* [AIM]: What follows is a set of entries. Give them again exactly, without the pictures.

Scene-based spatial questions

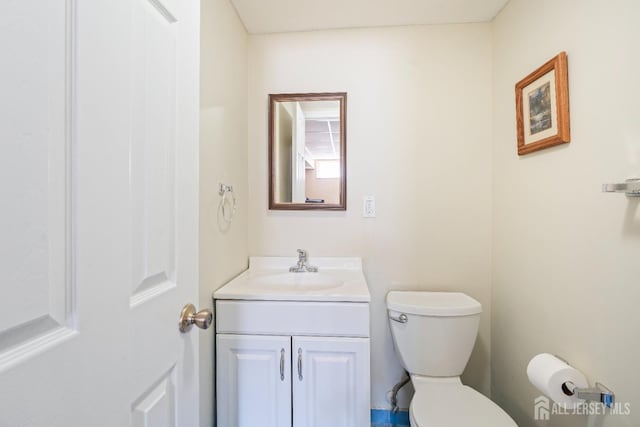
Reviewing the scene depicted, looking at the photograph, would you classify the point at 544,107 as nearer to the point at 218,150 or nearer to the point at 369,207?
the point at 369,207

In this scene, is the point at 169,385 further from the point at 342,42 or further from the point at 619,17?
the point at 342,42

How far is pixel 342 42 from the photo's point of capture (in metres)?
1.66

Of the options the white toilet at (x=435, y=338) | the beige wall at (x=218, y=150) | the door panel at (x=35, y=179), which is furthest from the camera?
the white toilet at (x=435, y=338)

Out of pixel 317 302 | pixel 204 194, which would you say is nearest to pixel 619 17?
pixel 317 302

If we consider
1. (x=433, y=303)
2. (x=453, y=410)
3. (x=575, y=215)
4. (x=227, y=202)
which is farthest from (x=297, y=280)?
(x=575, y=215)

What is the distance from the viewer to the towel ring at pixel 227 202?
134 centimetres

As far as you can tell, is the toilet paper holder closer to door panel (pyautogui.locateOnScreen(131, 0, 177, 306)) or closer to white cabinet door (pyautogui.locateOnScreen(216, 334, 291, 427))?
Answer: white cabinet door (pyautogui.locateOnScreen(216, 334, 291, 427))

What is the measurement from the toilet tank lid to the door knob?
993mm

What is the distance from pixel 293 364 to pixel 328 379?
16cm

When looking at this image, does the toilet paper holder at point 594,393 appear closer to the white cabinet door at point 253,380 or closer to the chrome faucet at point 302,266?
the white cabinet door at point 253,380

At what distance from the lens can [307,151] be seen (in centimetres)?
170

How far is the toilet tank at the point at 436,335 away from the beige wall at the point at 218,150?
895 mm

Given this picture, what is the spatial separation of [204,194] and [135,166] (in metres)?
0.65

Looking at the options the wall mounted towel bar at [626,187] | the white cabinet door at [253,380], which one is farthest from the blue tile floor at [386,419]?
the wall mounted towel bar at [626,187]
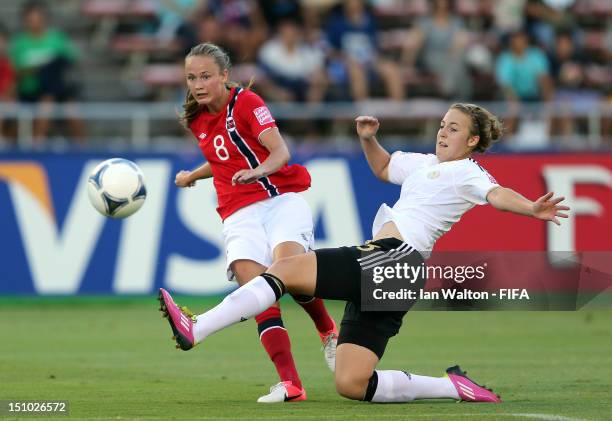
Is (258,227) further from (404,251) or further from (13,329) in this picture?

* [COMPLETE RESPONSE]:
Reviewing the scene depicted, looking at the photograph, would you classify the point at 544,107 as nearer to the point at 218,150 or nearer to the point at 369,207?
the point at 369,207

In this scene, is the point at 169,385 further from the point at 342,42 or further from the point at 619,17?
the point at 342,42

How far is pixel 342 42 from the photo's point of capture (in metres)?
1.66

Of the options the white toilet at (x=435, y=338) | the beige wall at (x=218, y=150) | the door panel at (x=35, y=179), which is furthest from the camera?
the white toilet at (x=435, y=338)

Out of pixel 317 302 | pixel 204 194, which would you say is nearest to pixel 619 17?
pixel 317 302

If we consider
1. (x=433, y=303)
2. (x=453, y=410)
3. (x=575, y=215)
4. (x=227, y=202)
which is farthest from (x=297, y=280)?
(x=575, y=215)

What is the distance from the viewer to the towel ring at pixel 227 202?
134 centimetres

As far as you can tell, is the toilet paper holder closer to door panel (pyautogui.locateOnScreen(131, 0, 177, 306)) or closer to white cabinet door (pyautogui.locateOnScreen(216, 334, 291, 427))?
Answer: white cabinet door (pyautogui.locateOnScreen(216, 334, 291, 427))

What is the measurement from the toilet tank lid to the door knob?
993mm

What is the distance from pixel 293 364 to pixel 328 379?
16cm

When looking at this image, does the toilet paper holder at point 594,393 appear closer to the white cabinet door at point 253,380 or closer to the chrome faucet at point 302,266?
the white cabinet door at point 253,380

At what distance from the lens can [307,151] be seen (in centimetres)?
170

How far is the toilet tank at the point at 436,335 away from the beige wall at the point at 218,150?
895 mm

Given this picture, what is the spatial separation of [204,194] and [135,166] (in metres)?
0.65

Looking at the options the wall mounted towel bar at [626,187] | the white cabinet door at [253,380], which one is farthest from the blue tile floor at [386,419]?
the wall mounted towel bar at [626,187]
Is (258,227) further from (404,251) or further from (13,329) in this picture?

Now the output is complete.